:: DATA ENTRIES ::

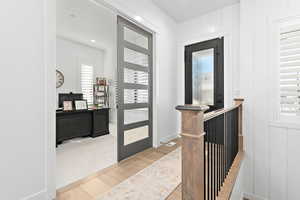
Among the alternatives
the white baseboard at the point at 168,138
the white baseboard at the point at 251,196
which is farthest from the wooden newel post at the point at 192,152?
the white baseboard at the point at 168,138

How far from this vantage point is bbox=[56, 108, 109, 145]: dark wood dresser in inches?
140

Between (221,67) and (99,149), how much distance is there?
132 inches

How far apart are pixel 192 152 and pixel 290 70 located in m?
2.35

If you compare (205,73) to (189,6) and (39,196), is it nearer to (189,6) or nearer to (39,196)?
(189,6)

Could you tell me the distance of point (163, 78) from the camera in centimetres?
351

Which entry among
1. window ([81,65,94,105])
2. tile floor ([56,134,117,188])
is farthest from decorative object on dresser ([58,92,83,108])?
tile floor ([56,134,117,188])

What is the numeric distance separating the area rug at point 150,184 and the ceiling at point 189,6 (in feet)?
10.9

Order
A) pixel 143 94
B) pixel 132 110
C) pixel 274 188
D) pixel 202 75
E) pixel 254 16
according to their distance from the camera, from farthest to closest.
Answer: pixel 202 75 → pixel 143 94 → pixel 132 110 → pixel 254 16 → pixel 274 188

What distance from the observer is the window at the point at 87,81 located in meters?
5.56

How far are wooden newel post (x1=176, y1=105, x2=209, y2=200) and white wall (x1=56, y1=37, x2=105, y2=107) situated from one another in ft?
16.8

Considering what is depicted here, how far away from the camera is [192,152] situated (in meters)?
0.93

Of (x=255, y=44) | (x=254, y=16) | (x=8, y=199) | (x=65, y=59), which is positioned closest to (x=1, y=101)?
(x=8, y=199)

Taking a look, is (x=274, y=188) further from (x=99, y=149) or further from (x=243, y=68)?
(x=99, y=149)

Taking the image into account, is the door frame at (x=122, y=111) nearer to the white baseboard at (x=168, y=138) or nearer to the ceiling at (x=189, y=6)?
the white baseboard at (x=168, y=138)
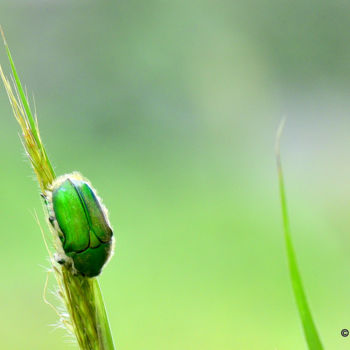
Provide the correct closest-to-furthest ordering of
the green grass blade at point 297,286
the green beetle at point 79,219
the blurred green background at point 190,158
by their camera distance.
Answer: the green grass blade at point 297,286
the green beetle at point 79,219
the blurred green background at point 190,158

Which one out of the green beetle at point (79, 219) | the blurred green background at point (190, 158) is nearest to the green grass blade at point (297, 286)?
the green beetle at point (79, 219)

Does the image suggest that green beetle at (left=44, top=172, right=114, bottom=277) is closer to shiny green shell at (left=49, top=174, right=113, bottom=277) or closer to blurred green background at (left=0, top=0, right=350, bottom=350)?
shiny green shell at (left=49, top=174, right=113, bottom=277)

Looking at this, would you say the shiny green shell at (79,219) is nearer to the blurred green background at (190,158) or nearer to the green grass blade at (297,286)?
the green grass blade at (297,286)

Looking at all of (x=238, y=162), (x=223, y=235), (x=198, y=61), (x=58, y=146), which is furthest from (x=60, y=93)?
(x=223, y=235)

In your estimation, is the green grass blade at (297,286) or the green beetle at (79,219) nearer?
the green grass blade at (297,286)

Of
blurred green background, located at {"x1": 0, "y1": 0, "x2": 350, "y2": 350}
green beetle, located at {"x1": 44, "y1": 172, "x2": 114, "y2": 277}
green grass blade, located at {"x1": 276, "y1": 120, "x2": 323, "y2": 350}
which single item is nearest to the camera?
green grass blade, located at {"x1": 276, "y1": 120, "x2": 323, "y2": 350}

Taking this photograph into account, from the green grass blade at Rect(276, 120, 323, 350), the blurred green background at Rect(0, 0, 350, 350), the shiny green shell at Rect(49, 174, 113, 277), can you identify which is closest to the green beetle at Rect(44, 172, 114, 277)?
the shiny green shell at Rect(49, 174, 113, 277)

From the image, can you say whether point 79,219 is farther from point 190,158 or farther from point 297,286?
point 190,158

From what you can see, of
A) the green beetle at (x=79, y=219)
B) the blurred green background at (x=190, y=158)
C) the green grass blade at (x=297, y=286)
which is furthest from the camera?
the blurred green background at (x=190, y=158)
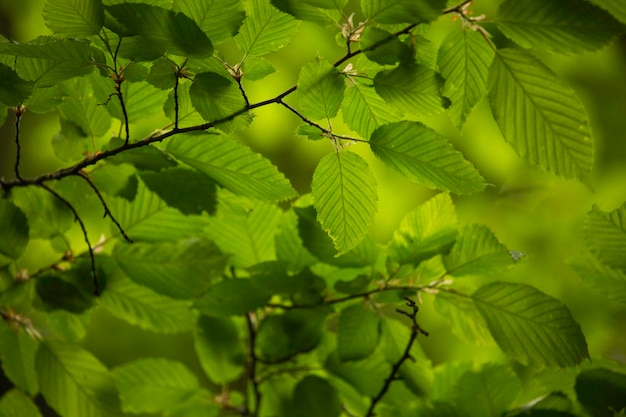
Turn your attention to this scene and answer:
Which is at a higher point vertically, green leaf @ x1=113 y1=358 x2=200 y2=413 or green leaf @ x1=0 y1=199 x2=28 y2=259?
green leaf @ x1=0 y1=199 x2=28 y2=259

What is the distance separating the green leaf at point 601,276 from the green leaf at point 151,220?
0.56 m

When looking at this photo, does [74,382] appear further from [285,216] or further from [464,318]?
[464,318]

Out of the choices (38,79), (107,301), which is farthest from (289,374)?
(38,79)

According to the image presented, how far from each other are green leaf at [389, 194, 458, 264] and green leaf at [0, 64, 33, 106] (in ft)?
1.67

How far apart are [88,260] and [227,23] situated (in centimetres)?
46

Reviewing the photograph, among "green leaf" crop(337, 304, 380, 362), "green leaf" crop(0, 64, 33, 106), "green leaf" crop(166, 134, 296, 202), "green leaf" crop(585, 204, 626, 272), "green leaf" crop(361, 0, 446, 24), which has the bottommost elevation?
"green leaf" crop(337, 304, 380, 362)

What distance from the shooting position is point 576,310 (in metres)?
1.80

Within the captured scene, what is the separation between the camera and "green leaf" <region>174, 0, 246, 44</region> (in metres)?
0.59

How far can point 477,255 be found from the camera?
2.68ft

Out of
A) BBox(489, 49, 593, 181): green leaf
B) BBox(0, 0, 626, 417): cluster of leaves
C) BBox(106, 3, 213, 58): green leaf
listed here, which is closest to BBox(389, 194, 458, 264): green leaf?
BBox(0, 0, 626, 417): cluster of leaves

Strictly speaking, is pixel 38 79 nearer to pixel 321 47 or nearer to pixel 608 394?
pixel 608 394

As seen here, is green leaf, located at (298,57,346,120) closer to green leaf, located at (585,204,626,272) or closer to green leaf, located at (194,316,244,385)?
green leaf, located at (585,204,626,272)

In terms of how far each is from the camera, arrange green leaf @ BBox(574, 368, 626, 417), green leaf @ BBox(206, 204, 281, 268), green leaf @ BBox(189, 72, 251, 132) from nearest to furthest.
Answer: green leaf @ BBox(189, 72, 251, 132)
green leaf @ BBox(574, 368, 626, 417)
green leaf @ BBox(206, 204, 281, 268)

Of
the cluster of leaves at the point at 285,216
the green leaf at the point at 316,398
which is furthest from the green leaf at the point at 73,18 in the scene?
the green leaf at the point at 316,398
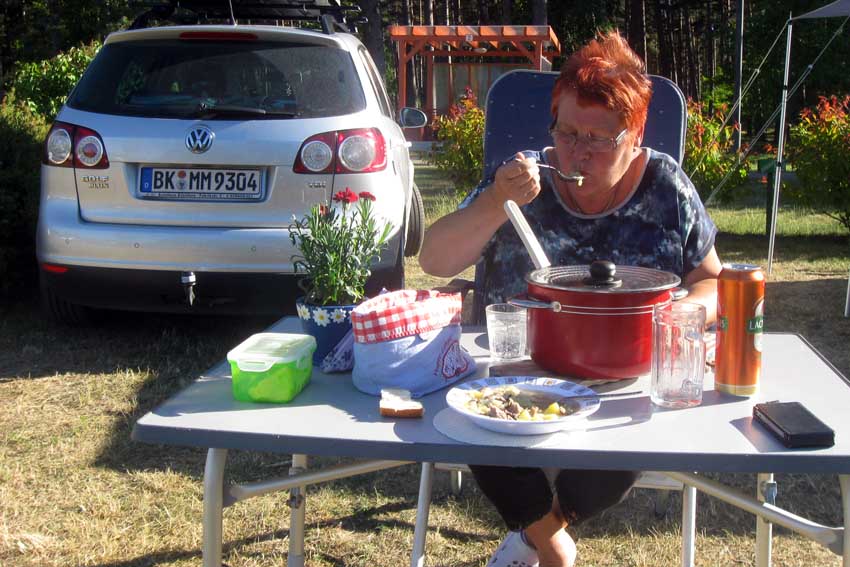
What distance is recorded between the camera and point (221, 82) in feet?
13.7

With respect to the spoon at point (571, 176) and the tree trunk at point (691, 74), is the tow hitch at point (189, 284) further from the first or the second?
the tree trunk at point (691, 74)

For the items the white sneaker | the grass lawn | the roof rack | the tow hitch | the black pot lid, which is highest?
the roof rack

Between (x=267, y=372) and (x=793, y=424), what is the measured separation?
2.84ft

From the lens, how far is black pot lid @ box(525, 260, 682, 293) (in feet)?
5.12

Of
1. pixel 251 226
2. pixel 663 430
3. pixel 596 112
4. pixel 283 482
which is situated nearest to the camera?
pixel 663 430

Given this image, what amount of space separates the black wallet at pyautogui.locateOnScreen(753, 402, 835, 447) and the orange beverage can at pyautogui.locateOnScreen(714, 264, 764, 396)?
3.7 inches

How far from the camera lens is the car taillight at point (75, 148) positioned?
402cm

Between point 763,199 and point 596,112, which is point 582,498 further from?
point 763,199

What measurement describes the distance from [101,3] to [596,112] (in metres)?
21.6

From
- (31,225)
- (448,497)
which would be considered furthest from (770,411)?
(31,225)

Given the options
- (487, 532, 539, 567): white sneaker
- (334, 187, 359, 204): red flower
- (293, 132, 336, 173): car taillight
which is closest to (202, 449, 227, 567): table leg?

:::

Can you give all of the material again with each "wooden newel post" swapped for "wooden stair post", changing nothing else and leaving the pictures out?

REPLY TO THE TASK
Among the alternatives
the white baseboard at the point at 168,138
the white baseboard at the point at 251,196
which is farthest from the wooden stair post at the point at 192,152?
the white baseboard at the point at 168,138

How far from this vantage point is bbox=[56, 108, 109, 145]: dark wood dresser in inches?
140

Between (221,67) and (99,149), how much distance is there?
132 inches

How far apart are pixel 192 152 and pixel 290 70 located in m?
2.35

If you compare (205,73) to (189,6) and (39,196), is it nearer to (189,6) or nearer to (39,196)?
(189,6)

Could you tell me the distance of point (163, 78) from the camera in centimetres?
351

Which entry among
1. window ([81,65,94,105])
2. tile floor ([56,134,117,188])
is farthest from decorative object on dresser ([58,92,83,108])?
tile floor ([56,134,117,188])

What is the numeric distance separating the area rug at point 150,184 and the ceiling at point 189,6 (in feet)?
10.9

Order
A) pixel 143 94
B) pixel 132 110
C) pixel 274 188
D) pixel 202 75
E) pixel 254 16
according to their distance from the camera, from farthest to closest.
Answer: pixel 202 75 → pixel 143 94 → pixel 132 110 → pixel 254 16 → pixel 274 188

What distance from the observer is the window at the point at 87,81 located in meters?
5.56

How far are wooden stair post (x1=176, y1=105, x2=209, y2=200) and white wall (x1=56, y1=37, x2=105, y2=107) situated from one another in ft?
16.8

Considering what is depicted here, how far away from the camera is [192,152] situated (in meters)?
0.93

Of (x=255, y=44) | (x=254, y=16) | (x=8, y=199) | (x=65, y=59), which is positioned closest to (x=1, y=101)?
(x=8, y=199)

Taking a look, is (x=274, y=188) further from (x=99, y=149) or further from (x=243, y=68)?
(x=99, y=149)

Taking the image into account, is the door frame at (x=122, y=111) nearer to the white baseboard at (x=168, y=138) or nearer to the ceiling at (x=189, y=6)?
the white baseboard at (x=168, y=138)
Provide the correct closest-to-furthest ordering of
the green grass blade at point 297,286
the green beetle at point 79,219
the blurred green background at point 190,158
by their camera distance.
Answer: the green grass blade at point 297,286
the green beetle at point 79,219
the blurred green background at point 190,158

Which one out of the green beetle at point (79, 219) | the blurred green background at point (190, 158) is nearest to the green grass blade at point (297, 286)?
the green beetle at point (79, 219)

Does the image suggest that green beetle at (left=44, top=172, right=114, bottom=277) is closer to shiny green shell at (left=49, top=174, right=113, bottom=277) or closer to blurred green background at (left=0, top=0, right=350, bottom=350)?
shiny green shell at (left=49, top=174, right=113, bottom=277)

Looking at this, would you say the shiny green shell at (79,219) is nearer to the blurred green background at (190,158) or nearer to the green grass blade at (297,286)?
the green grass blade at (297,286)

Looking at all of (x=238, y=162), (x=223, y=235), (x=198, y=61), (x=58, y=146), which is furthest from (x=60, y=93)?
(x=223, y=235)

In your estimation, is the green grass blade at (297,286) or the green beetle at (79,219) nearer?
the green grass blade at (297,286)

Of
blurred green background, located at {"x1": 0, "y1": 0, "x2": 350, "y2": 350}
green beetle, located at {"x1": 44, "y1": 172, "x2": 114, "y2": 277}
green grass blade, located at {"x1": 276, "y1": 120, "x2": 323, "y2": 350}
which single item is nearest to the camera?
green grass blade, located at {"x1": 276, "y1": 120, "x2": 323, "y2": 350}

Taking this photograph into account, from the green grass blade at Rect(276, 120, 323, 350), the blurred green background at Rect(0, 0, 350, 350), the shiny green shell at Rect(49, 174, 113, 277), can you identify which is closest to the green beetle at Rect(44, 172, 114, 277)?
the shiny green shell at Rect(49, 174, 113, 277)

From the image, can you say whether point 79,219 is farther from point 190,158 or farther from point 297,286?
point 190,158

From what you can see, of
A) the green beetle at (x=79, y=219)
B) the blurred green background at (x=190, y=158)
C) the green grass blade at (x=297, y=286)
which is furthest from the camera?
the blurred green background at (x=190, y=158)
Turn your attention to this scene and answer:
Which is at a higher point vertically, green leaf @ x1=113 y1=358 x2=200 y2=413 or green leaf @ x1=0 y1=199 x2=28 y2=259?
green leaf @ x1=0 y1=199 x2=28 y2=259

What is the distance separating the green leaf at point 601,276 from the green leaf at point 151,220?
0.56 m

When looking at this photo, does [74,382] appear further from [285,216] or further from [464,318]?
[464,318]

Out of the choices (38,79), (107,301), which is farthest from (289,374)?
(38,79)

According to the image presented, how far from each other are green leaf at [389, 194, 458, 264] and green leaf at [0, 64, 33, 106] (in ft)?
1.67

How far apart are [88,260] and [227,23] situated (in centimetres)?
46

Reviewing the photograph, among "green leaf" crop(337, 304, 380, 362), "green leaf" crop(0, 64, 33, 106), "green leaf" crop(166, 134, 296, 202), "green leaf" crop(585, 204, 626, 272), "green leaf" crop(361, 0, 446, 24), which has the bottommost elevation?
"green leaf" crop(337, 304, 380, 362)

What distance from the shooting position is point 576,310 (in metres)?
1.80

Within the captured scene, what is the separation between the camera and "green leaf" <region>174, 0, 246, 44</region> (in metres)?
0.59

How far can point 477,255 be found from the camera?
2.68ft

Out of
A) BBox(489, 49, 593, 181): green leaf
B) BBox(0, 0, 626, 417): cluster of leaves
C) BBox(106, 3, 213, 58): green leaf
listed here, which is closest to BBox(389, 194, 458, 264): green leaf?
BBox(0, 0, 626, 417): cluster of leaves

Strictly speaking, is pixel 38 79 nearer to pixel 321 47 or nearer to pixel 608 394?
pixel 608 394

As seen here, is green leaf, located at (298,57,346,120) closer to green leaf, located at (585,204,626,272) or closer to green leaf, located at (194,316,244,385)?
green leaf, located at (585,204,626,272)

In terms of how far each is from the camera, arrange green leaf @ BBox(574, 368, 626, 417), green leaf @ BBox(206, 204, 281, 268), green leaf @ BBox(189, 72, 251, 132) from nearest to furthest.
Answer: green leaf @ BBox(189, 72, 251, 132)
green leaf @ BBox(574, 368, 626, 417)
green leaf @ BBox(206, 204, 281, 268)

Of
the cluster of leaves at the point at 285,216
the green leaf at the point at 316,398
which is furthest from the green leaf at the point at 73,18 in the scene?
the green leaf at the point at 316,398
What distance is recorded between the camera and point (221, 82) in feet?
13.7

With respect to the spoon at point (571, 176) and the tree trunk at point (691, 74), is the tow hitch at point (189, 284) further from the first or the second?
the tree trunk at point (691, 74)

For the items the white sneaker | the grass lawn | the roof rack | the tow hitch | the black pot lid, which is highest?
the roof rack

Between (x=267, y=372) and (x=793, y=424), what is the measured separation?
2.84ft

From the lens, how far is black pot lid @ box(525, 260, 682, 293) (in feet)?
5.12

Of
1. pixel 251 226
2. pixel 663 430
3. pixel 596 112
4. pixel 283 482
which is situated nearest to the camera?
pixel 663 430

Given this image, what amount of space separates the black wallet at pyautogui.locateOnScreen(753, 402, 835, 447) and the orange beverage can at pyautogui.locateOnScreen(714, 264, 764, 396)?
3.7 inches

How far from the camera lens is the car taillight at point (75, 148) positioned?
402cm

Between point 763,199 and point 596,112, which is point 582,498 further from?
point 763,199

What measurement describes the distance from [101,3] to [596,112] (in metres)?
21.6

From
- (31,225)
- (448,497)
which would be considered furthest from (770,411)?
(31,225)

Given the options
- (487, 532, 539, 567): white sneaker
- (334, 187, 359, 204): red flower
- (293, 132, 336, 173): car taillight
which is closest to (202, 449, 227, 567): table leg?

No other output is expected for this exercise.